Veeam Direct Restore to Microsoft Azure: How to Deploy the Azure Proxy Server?Within the Veeam Backup & Replication console you’re able to now directly recover VMs of any Veeam type including, VMware, Hyper-V, Physical or Endpoint directly out to your Microsoft Azure environment. In my previous post, How to Setup Veeam Direct Restore to Microsoft Azure, I detailed all of the steps required to make Veeam Backup & Replication 9.5 aware of your Azure Subscription. This process is required before moving forward with the restore process which we’ll begin to dive into here.
There are many variables that can play into the actual Recovery Time Objective whenever you’re recovering data out over a Wide Area Network (WAN) connection. The largest variable there being the network connection. Veeam customers are already familiar with the concepts of the Backup Proxy. In distributed environments where data is being sent over a WAN connection from one data center to another it is a best practice to deploy at least one backup proxy server in the source site as well as at least one backup proxy server in the target site.
The scenario of restoring physical and virtual machines from backups residing in the on-premises environment to Microsoft Azure is very similar. The purpose of the Backup Proxy servers on-premises and in Azure is to compress and deduplicate the data. This will help to reduce the amount of network traffic and then in turn increase the speed of the restoration process. In your Azure environment if you utilize multiple Azure data centers – for instance US East, US West and Australia East, you should deploy an Azure Proxy Server in each data center.

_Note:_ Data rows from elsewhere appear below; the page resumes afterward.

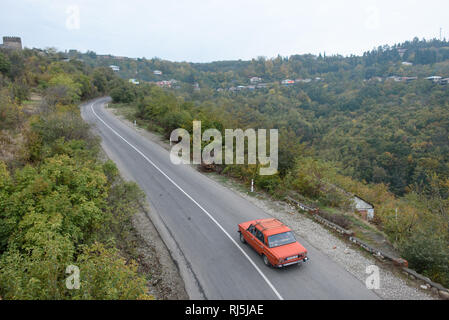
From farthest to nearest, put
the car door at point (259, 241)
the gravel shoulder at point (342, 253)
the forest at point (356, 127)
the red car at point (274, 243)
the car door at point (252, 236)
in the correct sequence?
the forest at point (356, 127) → the car door at point (252, 236) → the car door at point (259, 241) → the red car at point (274, 243) → the gravel shoulder at point (342, 253)

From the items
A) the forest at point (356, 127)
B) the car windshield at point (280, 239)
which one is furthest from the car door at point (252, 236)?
the forest at point (356, 127)

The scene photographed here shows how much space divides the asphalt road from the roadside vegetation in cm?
204

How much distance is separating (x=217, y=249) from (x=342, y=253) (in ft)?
16.2

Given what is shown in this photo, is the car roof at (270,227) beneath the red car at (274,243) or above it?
above

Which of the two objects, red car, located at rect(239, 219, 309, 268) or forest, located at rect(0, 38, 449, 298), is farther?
red car, located at rect(239, 219, 309, 268)

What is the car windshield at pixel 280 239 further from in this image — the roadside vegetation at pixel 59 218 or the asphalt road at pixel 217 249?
the roadside vegetation at pixel 59 218

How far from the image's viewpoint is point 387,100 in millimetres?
87438

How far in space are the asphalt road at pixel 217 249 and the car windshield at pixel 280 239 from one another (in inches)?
34.8

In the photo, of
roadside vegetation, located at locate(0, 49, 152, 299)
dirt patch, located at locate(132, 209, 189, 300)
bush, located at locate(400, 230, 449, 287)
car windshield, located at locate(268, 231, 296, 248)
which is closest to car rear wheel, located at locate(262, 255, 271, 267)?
car windshield, located at locate(268, 231, 296, 248)

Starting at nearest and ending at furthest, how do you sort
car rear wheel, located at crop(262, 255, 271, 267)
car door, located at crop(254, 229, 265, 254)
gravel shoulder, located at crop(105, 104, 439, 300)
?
1. gravel shoulder, located at crop(105, 104, 439, 300)
2. car rear wheel, located at crop(262, 255, 271, 267)
3. car door, located at crop(254, 229, 265, 254)

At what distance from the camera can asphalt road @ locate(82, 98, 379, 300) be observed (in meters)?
8.61

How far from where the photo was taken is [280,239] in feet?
32.6

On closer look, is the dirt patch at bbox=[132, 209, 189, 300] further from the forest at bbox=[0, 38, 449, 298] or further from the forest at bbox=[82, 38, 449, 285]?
the forest at bbox=[82, 38, 449, 285]

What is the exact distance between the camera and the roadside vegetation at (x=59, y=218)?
571 centimetres
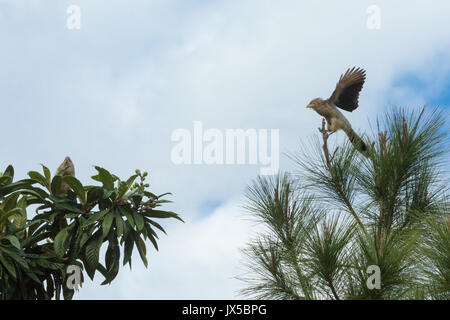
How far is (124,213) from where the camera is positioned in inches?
201

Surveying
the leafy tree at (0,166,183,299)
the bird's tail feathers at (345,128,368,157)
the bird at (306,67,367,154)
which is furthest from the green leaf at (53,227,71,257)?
the bird's tail feathers at (345,128,368,157)

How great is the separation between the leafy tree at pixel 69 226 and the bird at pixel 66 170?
0.03 m

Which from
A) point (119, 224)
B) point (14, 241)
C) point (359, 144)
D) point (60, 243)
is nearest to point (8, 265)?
point (14, 241)

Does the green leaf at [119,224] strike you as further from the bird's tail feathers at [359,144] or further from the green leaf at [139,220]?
the bird's tail feathers at [359,144]

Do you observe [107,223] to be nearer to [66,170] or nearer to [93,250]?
[93,250]

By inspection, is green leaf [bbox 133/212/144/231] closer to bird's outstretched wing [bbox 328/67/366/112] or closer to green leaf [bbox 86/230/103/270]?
green leaf [bbox 86/230/103/270]

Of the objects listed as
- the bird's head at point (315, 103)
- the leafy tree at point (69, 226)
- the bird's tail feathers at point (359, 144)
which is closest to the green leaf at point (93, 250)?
the leafy tree at point (69, 226)

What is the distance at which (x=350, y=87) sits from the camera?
465 centimetres

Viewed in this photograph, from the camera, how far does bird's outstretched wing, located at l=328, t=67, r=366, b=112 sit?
462 cm
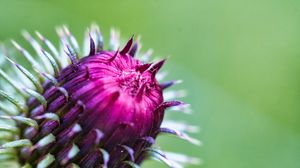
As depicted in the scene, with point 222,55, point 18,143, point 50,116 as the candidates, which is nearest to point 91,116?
point 50,116

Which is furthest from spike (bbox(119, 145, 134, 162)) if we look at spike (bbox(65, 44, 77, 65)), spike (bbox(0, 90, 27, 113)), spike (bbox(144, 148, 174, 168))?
spike (bbox(0, 90, 27, 113))

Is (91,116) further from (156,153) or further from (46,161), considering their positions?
(156,153)

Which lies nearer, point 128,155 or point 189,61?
point 128,155

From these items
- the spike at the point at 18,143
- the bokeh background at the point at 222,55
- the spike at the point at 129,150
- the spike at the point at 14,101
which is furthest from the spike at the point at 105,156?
the bokeh background at the point at 222,55

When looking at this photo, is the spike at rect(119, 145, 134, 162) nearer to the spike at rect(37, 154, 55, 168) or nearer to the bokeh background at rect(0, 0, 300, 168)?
the spike at rect(37, 154, 55, 168)

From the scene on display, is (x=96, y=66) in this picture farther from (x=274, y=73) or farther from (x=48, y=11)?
(x=274, y=73)

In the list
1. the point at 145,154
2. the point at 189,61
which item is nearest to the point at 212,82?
the point at 189,61
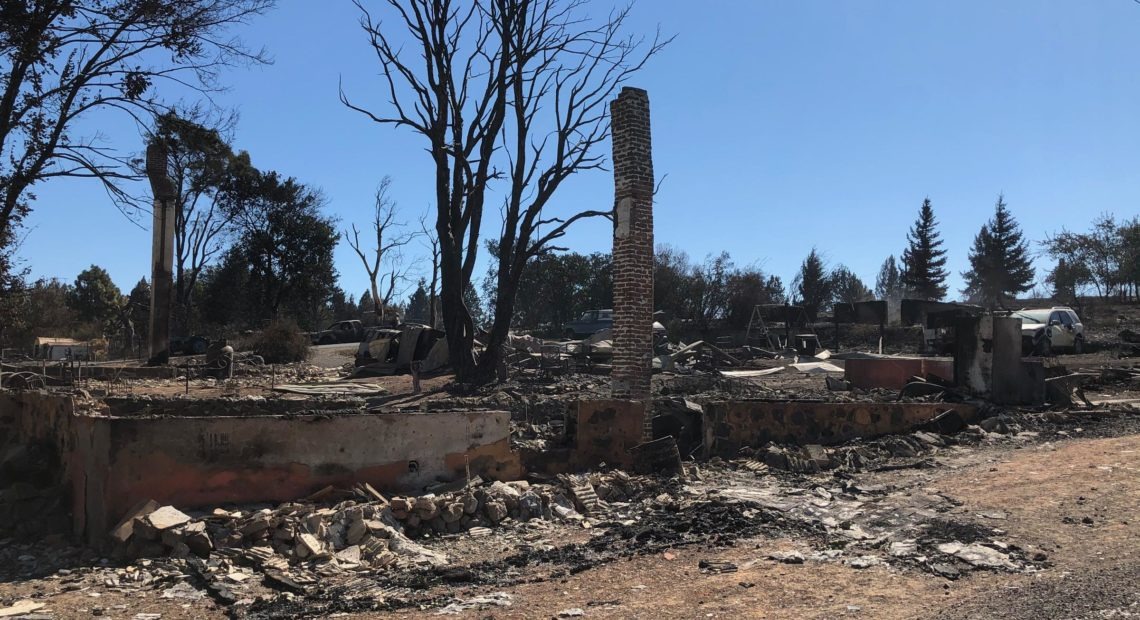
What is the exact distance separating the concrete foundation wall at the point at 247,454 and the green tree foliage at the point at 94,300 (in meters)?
46.9

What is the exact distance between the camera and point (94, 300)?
169 feet

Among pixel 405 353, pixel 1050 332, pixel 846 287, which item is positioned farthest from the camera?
pixel 846 287

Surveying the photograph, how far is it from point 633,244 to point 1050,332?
59.4 feet

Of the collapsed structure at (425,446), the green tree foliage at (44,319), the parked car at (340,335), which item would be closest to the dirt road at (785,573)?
the collapsed structure at (425,446)

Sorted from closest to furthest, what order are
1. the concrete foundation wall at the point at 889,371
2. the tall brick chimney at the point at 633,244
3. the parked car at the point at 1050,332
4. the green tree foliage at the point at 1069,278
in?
the tall brick chimney at the point at 633,244
the concrete foundation wall at the point at 889,371
the parked car at the point at 1050,332
the green tree foliage at the point at 1069,278

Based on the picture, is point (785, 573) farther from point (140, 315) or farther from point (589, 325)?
point (140, 315)

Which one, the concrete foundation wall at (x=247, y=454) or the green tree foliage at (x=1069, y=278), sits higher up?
the green tree foliage at (x=1069, y=278)

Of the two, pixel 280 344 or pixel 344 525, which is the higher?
pixel 280 344

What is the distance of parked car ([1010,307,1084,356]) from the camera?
78.7 ft

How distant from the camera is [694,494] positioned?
8688 millimetres

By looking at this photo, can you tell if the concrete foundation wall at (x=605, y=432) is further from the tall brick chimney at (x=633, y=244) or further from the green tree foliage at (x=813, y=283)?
the green tree foliage at (x=813, y=283)

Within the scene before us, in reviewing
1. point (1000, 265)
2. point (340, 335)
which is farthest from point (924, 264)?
point (340, 335)

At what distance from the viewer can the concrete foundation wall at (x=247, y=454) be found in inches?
286

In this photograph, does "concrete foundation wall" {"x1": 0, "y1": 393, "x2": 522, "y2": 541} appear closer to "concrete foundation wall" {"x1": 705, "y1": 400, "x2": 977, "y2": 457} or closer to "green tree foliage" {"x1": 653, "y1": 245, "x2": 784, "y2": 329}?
"concrete foundation wall" {"x1": 705, "y1": 400, "x2": 977, "y2": 457}
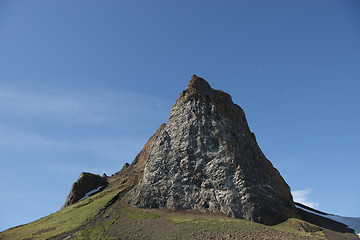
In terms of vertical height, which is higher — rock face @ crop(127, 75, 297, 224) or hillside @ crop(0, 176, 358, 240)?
rock face @ crop(127, 75, 297, 224)

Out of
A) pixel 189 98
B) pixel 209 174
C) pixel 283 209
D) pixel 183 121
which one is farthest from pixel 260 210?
pixel 189 98

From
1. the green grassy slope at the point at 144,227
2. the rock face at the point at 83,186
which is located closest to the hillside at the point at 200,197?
the green grassy slope at the point at 144,227

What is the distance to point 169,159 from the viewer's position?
59.7 meters

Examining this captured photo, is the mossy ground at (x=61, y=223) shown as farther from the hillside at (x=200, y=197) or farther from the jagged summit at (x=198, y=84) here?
the jagged summit at (x=198, y=84)

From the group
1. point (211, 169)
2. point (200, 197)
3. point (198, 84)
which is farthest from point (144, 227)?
point (198, 84)

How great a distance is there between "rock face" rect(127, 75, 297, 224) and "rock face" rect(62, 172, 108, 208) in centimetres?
2245

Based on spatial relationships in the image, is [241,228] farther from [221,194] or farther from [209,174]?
[209,174]

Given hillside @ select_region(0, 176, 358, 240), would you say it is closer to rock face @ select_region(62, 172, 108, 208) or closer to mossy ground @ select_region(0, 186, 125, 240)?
mossy ground @ select_region(0, 186, 125, 240)

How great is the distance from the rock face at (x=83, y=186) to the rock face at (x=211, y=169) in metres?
22.4

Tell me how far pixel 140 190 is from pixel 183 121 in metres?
19.8

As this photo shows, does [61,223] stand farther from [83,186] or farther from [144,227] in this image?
[83,186]

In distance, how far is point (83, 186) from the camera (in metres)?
79.9

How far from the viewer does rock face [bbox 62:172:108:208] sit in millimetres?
75125

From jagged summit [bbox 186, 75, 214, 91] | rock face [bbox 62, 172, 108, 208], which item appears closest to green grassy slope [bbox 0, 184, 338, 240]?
rock face [bbox 62, 172, 108, 208]
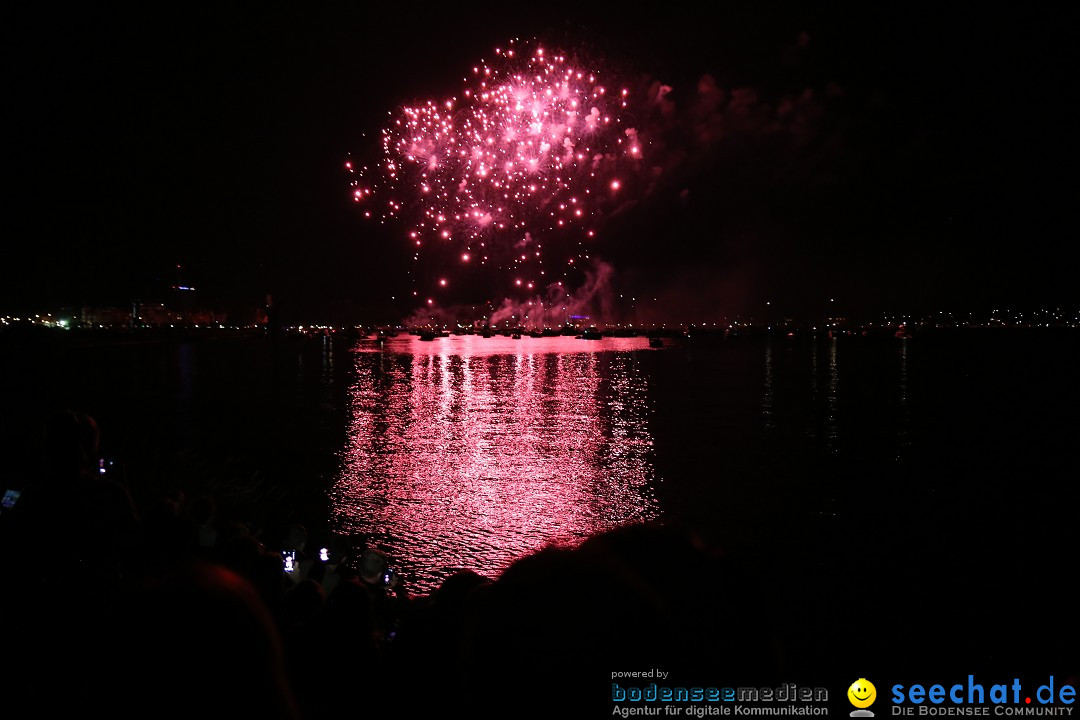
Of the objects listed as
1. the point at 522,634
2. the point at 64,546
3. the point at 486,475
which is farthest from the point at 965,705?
the point at 486,475

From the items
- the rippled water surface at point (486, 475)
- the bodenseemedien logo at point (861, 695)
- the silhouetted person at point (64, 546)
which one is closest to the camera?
the bodenseemedien logo at point (861, 695)

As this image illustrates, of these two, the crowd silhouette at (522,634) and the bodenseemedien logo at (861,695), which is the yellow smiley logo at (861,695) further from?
the crowd silhouette at (522,634)

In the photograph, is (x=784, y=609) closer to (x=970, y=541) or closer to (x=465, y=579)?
(x=970, y=541)

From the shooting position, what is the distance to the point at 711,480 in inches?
453

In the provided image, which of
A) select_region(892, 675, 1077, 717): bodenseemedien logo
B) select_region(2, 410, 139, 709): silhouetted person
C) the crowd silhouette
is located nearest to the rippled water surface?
select_region(892, 675, 1077, 717): bodenseemedien logo

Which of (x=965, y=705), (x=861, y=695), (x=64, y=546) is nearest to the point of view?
(x=861, y=695)

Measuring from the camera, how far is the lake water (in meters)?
6.49

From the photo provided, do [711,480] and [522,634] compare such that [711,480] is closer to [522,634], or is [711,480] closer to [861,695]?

The process of deploying an Azure Proxy server is completely automated and very simple to complete. Lets take a look at the steps and dive in a bit deeper!
Steps to Deploy a Veeam Azure Proxy Server
The Azure Proxy server is deployed as a pre-configured Microsoft Windows Server 2012 R2 virtual machine within Azure that is left powered off until the restore process is initiated on-premises.
Give the Proxy Server a meaningful name. I like to include the Azure Data center in my proxy server names. Just note that you cannot have any special characters in the proxy server name.
Next you’ll need to specify the local administrator account that you will use to connect to the VM inside of Azure. Veeam utilizes port 6180 to connect out to Azure so you’ll need to make sure that port on the firewall is opened or specify a different port.
Note: You CANNOT use ‘Administrator’ – If you do the Azure Proxy deployment will fail – “The remote server returned an error: (400) Bad Request.“ Also, within the Azure Activity log you will be able to see the failure message during the Write Virtualmachines task with the message – “The Admin Username specified is not allowed.”
Next choose your deployment model- Recommended is the Azure Resource Manager as the Classic model is being deprecated and should no longer be used!
Previously we added our Azure Subscription details. Here is where we begin to leverage those credentials. Pick the corresponding Subscription as well as your appropriate Azure data center region.
Next choose the size of the VM. In my testing I’ve been fine using a Basic_A2 and have not experienced any problems. However, if necessary you can select a larger sized VM. Also choose the storage account in which you would like to have the hard disks for this VM stored.
The Resource Group selection step allows you to specify either an existing Resource Group or to create a new one. By default the Create a new resource group radio button is selected. In the new resource group, Veeam automatically creates the necessary network security group, public IP address as well as the network interface. You can however alter the public DNS name.
The last step in this process is to specify the virtual network and choose Next, Finish. Here you will see the Infrastructure Item Saving status window. If you accidentally close this window, navigate to the History and choose System Jobs.
Within Portal.Azure.com, you can view the Activity Log. Filter by Last Hour to see all operations that have taken place. Once the view refreshes you will see several operations taking place as the VM within Azure completes.
Once the Deployment of the Azure Proxy Server completes, click close.
Within Azure we now have our completely deployed and Stopped (Deallocated) Veeam Azure Proxy Server.
Within the Veeam UI you’ll now notice a new type of Proxy Server with the list of proxy’s – Azure
If you plan on restoring to Microsoft Azure you should definitely consider the Veeam Azure Proxy Server as must to deploy. It will save you time and bandwidth on the restoration process.